‘Vote for change’: Polls open in Burkina Faso | Burkina Faso

Voters voted in Burkina Faso on Sunday to hold presidential and parliamentary elections, which have been marred by ongoing violence in the West African landlocked nation.

President Roch Marc Christian Kabore has promised to secure the country and is fighting for another five years in power against twelve other candidates.

Kabore is expected to win, but the opposition are hoping to split the vote, depriving him of the 51 percent support needed to win the first round overall. It is then planned to form a coalition behind the strongest opposition candidate for the second round of elections.

The campaigns ran alongside ongoing bloodshed and there was widespread fear of attack by armed groups on election day.

Fourteen soldiers were killed in an ambush in the north alleged by ISIL (ISIS) earlier this month. This was one of the deadliest attacks on the military in five years of the rebellion.

During the presidential and parliamentary elections in Ouagadougou, Burkina Faso, people stand in line at a polling station [Zohra Bensemra/Reuters]As in the neighboring Sahel states of Mali and Niger, violence in the north is intertwined with clashes between ethnic groups.

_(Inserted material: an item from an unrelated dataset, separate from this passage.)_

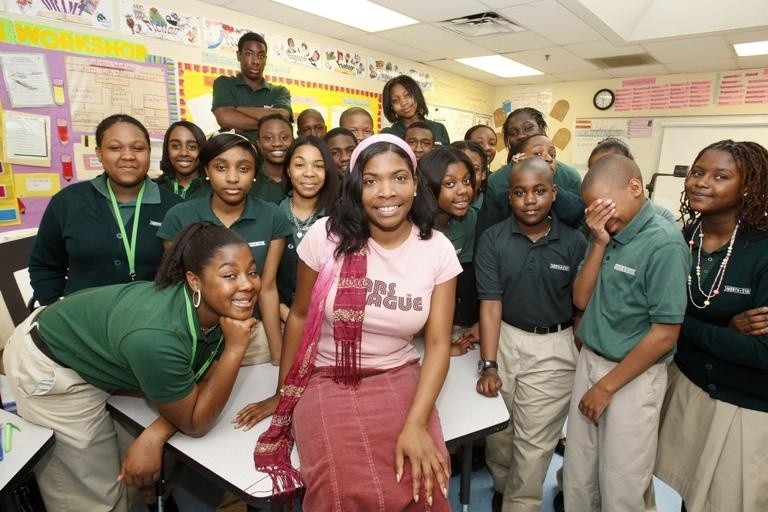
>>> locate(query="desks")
[102,339,512,510]
[0,408,54,511]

The Fulani community has been particularly recruited by militants and attacks regularly trigger reprisals and continue the cycle of violence.

Humanitarian groups have condemned massacres of Fulani civilians by pro-government militias or the army.

“Massive Fraud”

The president’s two main challengers are 2015 runner-up, veteran opposition leader Zephirin Diabre, and Eddie Komboigo, who represents former President Blaise Compaore’s party.

Compaore, who was overthrown by a popular uprising in 2014 after 27 years in power, is now in exile.

Presidential candidate Zephirin Diabre will vote at a polling station in Ouagadougou during the presidential and parliamentary elections [Anne Mimault/Reuters]Diabre told reporters on Saturday that “there is a huge operation being organized by those in power to carry out a massive fraud” to give Kabore a first-round victory.

“We will not accept results that are affected by irregularities,” added Diabre, who was surrounded by five of the eleven other opposition candidates, including Komboigo, at a press conference.

According to Codel, a local election-focused organization, crisis rooms have been set up across the city where organizations can monitor voting for irregularities, voter suppression and violence.

“Vote for change in this country”

Dozens of people lined up at polling stations in the capital, Ouagadougou, before sunrise on Sunday.

Oumar Zorome, 55, was the first to vote in the Patte D’Oie district and supports Kabore, who built roads and is not responsible for the country’s insecurity struggles.

“I am voting for the change that has already taken place in this country to continue,” he said.

One voter shows another how to cast her vote at a polling station during the presidential and parliamentary elections in Ouagadougou [Zohra Bensemra/Reuters]Voting also began in violent regions of the country where officials were unsure a few weeks ago whether a vote would be possible.

In Barsalogho, in the country’s Center North region, an official said there were more than 60 people in line when the polls opened with added security.

“I’m surprised. I didn’t think we could vote, but things have been calm so far,” Saidou Wily, a government official in Barsalogho, told The Associated Press.

Al-Qaeda-ISIL-related violence has displaced more than a million people and cut off parts of the country, leaving at least 166,000 new voters unable to register, according to election officials.

Results are expected in the next few days.